(after stating the facts.) The only question in this case is whether the taking of a single mortgage in this State, by a foreign corporation, for a past-due indebtedness for goods sold in the foreign State, the domicil of the foreign corporation, is doing business in this State, within the meaning of the constitution and the act of the general assembly above quoted. There can be no doubt that the sale and shipment of the goods was interstate commerce. It does not matter, then, how many sales and shipments there might have been ; they could not be prohibited by the statute. There is no evidence that more than one mortgage was taken by the appellant in this State. Was the taking of this mortgage doing any business prohibited by the laws of this State to be done by a foreign corporation before complying with the provisions of the constitution and statute referred to ? If so, the mortgage cannot be enforced in the courts of this State; for, if a single act of business be done by a foreign corporation in this State, within the meaning of these provisions of the law, it is as much within the prohibition contained in them as any number of acts of business would be. But we are of the opinion that the taking of a single mortgage to secure a past-due debt, with no intention apparent to transact other business of the kind in the State, is not doing business within the meaning of the constitution or the statute.

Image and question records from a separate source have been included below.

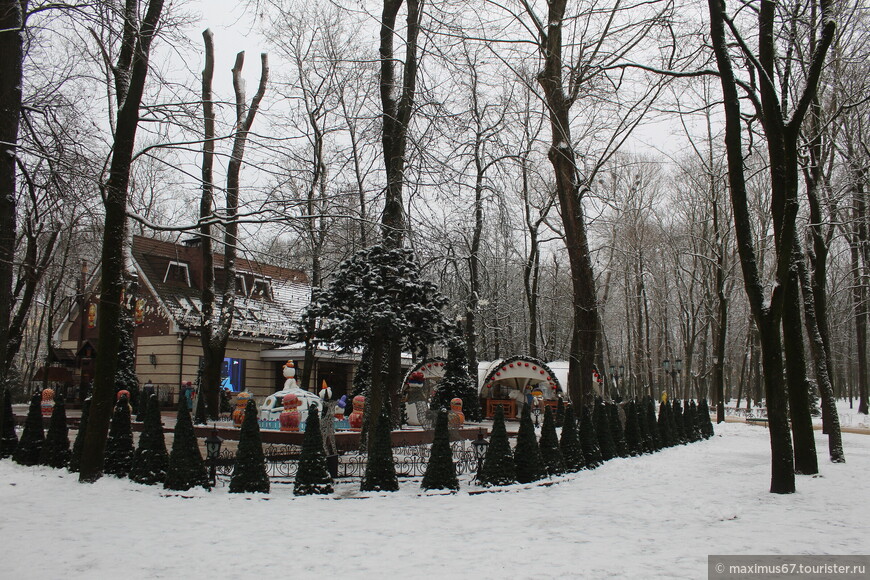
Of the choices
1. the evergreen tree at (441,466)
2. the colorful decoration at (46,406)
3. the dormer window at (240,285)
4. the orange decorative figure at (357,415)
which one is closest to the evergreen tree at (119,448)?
the evergreen tree at (441,466)

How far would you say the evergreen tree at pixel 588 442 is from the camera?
12.0 metres

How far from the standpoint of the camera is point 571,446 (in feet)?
37.8

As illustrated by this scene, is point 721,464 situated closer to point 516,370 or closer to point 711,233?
point 516,370

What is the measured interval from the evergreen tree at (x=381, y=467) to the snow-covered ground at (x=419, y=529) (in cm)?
25

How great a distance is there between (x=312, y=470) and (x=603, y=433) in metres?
6.65

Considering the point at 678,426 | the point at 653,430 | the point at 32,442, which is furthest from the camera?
the point at 678,426

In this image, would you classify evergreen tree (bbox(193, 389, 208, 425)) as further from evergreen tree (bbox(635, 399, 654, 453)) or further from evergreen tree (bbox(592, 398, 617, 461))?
evergreen tree (bbox(635, 399, 654, 453))

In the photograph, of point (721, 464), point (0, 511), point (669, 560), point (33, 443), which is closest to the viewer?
point (669, 560)

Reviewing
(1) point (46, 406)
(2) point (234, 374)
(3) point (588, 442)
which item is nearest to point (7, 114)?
(3) point (588, 442)

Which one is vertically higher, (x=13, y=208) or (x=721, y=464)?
(x=13, y=208)

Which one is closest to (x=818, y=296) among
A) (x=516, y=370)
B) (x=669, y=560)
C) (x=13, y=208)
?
(x=516, y=370)

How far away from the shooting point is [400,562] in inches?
231

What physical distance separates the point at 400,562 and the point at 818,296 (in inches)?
643

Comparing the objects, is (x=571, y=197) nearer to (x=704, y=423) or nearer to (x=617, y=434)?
(x=617, y=434)
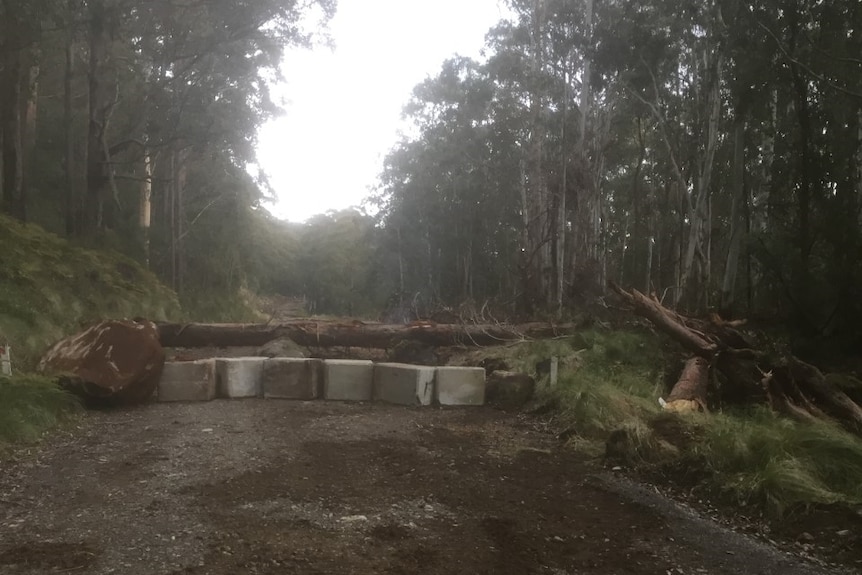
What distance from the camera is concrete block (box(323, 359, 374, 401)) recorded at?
33.3 feet

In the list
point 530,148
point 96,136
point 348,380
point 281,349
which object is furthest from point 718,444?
point 530,148

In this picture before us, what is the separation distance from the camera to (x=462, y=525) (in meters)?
4.79

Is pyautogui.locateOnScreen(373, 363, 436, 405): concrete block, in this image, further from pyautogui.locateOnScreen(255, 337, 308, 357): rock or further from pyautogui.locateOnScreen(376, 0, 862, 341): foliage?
pyautogui.locateOnScreen(376, 0, 862, 341): foliage

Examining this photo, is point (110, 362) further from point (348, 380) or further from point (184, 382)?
point (348, 380)

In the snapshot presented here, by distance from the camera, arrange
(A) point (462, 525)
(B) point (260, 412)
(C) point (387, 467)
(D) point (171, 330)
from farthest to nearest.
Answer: (D) point (171, 330), (B) point (260, 412), (C) point (387, 467), (A) point (462, 525)

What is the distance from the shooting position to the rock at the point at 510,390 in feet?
32.3

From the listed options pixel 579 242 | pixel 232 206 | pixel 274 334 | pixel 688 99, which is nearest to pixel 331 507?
pixel 274 334

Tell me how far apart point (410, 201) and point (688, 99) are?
65.4 ft

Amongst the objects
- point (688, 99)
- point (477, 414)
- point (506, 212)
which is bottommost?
point (477, 414)

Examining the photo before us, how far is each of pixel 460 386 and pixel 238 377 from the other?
A: 3.17 metres

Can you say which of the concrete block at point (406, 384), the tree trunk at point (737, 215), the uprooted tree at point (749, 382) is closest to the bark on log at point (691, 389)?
the uprooted tree at point (749, 382)

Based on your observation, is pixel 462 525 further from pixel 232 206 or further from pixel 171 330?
pixel 232 206

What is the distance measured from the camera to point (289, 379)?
10156mm

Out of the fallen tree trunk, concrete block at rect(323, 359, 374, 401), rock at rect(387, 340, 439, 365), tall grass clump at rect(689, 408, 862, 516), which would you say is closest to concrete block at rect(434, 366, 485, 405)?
concrete block at rect(323, 359, 374, 401)
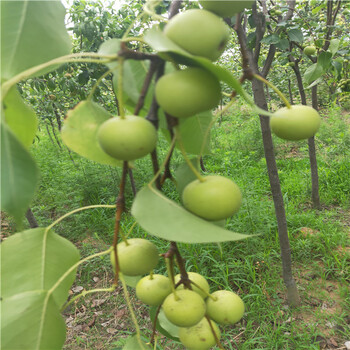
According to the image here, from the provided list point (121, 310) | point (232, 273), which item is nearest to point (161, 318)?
point (232, 273)

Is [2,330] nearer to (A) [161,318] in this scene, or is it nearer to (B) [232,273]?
(A) [161,318]

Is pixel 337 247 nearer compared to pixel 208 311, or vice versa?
pixel 208 311

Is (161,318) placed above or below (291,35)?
below

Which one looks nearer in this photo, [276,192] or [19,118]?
[19,118]

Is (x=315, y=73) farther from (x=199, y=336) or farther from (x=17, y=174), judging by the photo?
(x=17, y=174)

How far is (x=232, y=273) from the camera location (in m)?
2.46

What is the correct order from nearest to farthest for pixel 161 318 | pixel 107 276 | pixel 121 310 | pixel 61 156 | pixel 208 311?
1. pixel 208 311
2. pixel 161 318
3. pixel 121 310
4. pixel 107 276
5. pixel 61 156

There is a division of authorities on this question. But we think the better view of the question is presented in Cooper Manufacturing Co. v. Ferguson, 113 U. S. 727, in which the court said: “Reasonably construed, the constitution and statute of Colorado forbid, not the doing of a single act of business in the State, but the carrying on of business by a foreign corporation without the filing of the certifiicate and the appointment of an agent, as required by the statute. The constitution requires the foreign corporation to have one or more known places of business in the State before doing any business therein. This implies a purpose at least to do more than one act of business. Por a corporation that has done but a single act of business, and purposes to do no more, cannot have one or more known places of business in the State. To have known places of business, it must be carrying on or intending to carry on business. The statute passed to carry the provision of the constitution into effect makes this plain, for the certificate which it requires to be filed by a foreign corporation must designate the principal place in the State where the business of the corporation is to be carried on. • The meaning of the phrase ‘to carry on,’ when applied to business, is well settled. In Worcester’s Dictionary the definition is: ‘To prosecute, to help forward, to continue, as to carry on business,’etc. * * The obvious construction, therefore, of the constitution and the statute is that no foreign corporation shall begin any business in the State, with the purpose of pursuing or carrying it on, until it has filed a certificate designating the principal place where the business of the corporation is to be carried on in the State, and naming an authorized agent, residing at such principal place of business, on whom process may be served. To require such a certificate as a prerequisite to the doing of a single act of business, when there was no purpose to do any other business, or have a place of business in this State, would be unreasonable and incongruous.”
The constitution and statute of Colorado, construed in this opinion, are substantially the same as ours. The strongest case, perhaps, apparently in conflict with the case in 113 U. S. is Farrior v. New England Mortgage Security Co., an Alabama case, reported in 28 A. & E. Corp. Cases, 2.
The demurrer to the answer of appellees should have been sustained.
The judgment is reversed, and the cause is remanded, with directions to sustain the demurrer to the answer.